Bonfilio noted that many employers allowed their workers to clock in the time they spent working productively during a bus or train commute. As in the previous iteration, they were working to make a single ticket be good for both train and bus services to give commuters more time options.



With regard to ticket prices, Bonfilio said that 2018’s ticketing had started at $5 each way in order to jumpstart ridership. They were looking to state funding to subsidize a $10 ticket per day and perhaps free rides for new riders. (The current round-trip ticket between Ventura and Santa Barbara is $34, though bicycles ride free.) Matches may be available to commuters through large employers, who could buy tickets in bulk to reduce the costs of commuting on a daily basis.

The take on the new train was positive among South County representatives.

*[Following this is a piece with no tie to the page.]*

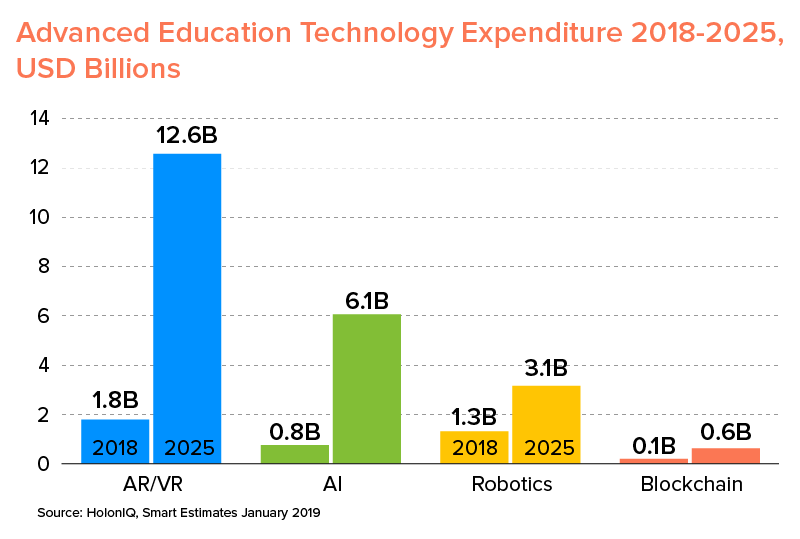 educational technology expense 2018 to 2025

County Supervisor Laura Capps commented that about one-third of the county’s employees commuted, offering to help get the word out even before the rail service began.

The large assembly of SBCAG members — all the city mayors and the county supervisors — voted unanimously to fund the one-year pilot program, which would expand to three years if funding continued. The remaining details to be ironed out before the October rollout — remaining negotiations with all the transportation parties, a pilot program agreement, legal review, crew training, mobilizing the rolling stock, and promoting the new service — would cost about $450,000, to be shared equally between SBCAG and the Ventura County Transportation Commission, which was kicking in for the first time.

SBCAG’s funding comes from South County’s portion of Measure A sales tax, which it has been stockpiling since 2010. The slogan “A Lane and a Train” was used to sell Measure A’s 0.5 percent tax, which passed in 2008 by 79 percent of the vote, to add a highway carpool lane and a train to commuter options — with carpool lanes nearing completion in a few years, train service may come to exist in the fall. In 2020, SBCAG calculated that the fund would total about $30 million by 2040, when Measure A sunsets.

Marjie Kirn | Credit: Courtesy

Kirn talked about the successful train service she’d helped establish while at the Merced County’s association of governments. After they added a new rail line between Stockton and the Bay Area, Kirn recalled that riders testified that it was a life changer. They now refused to drive the route for their quality of life and sanity.

Acknowledging the issues of Santa Barbara’s first commuter train iteration, which was consistently late to Carpinteria, Kirn said of the approaching commuter train, “This starts in Moorpark. This train will be on time.”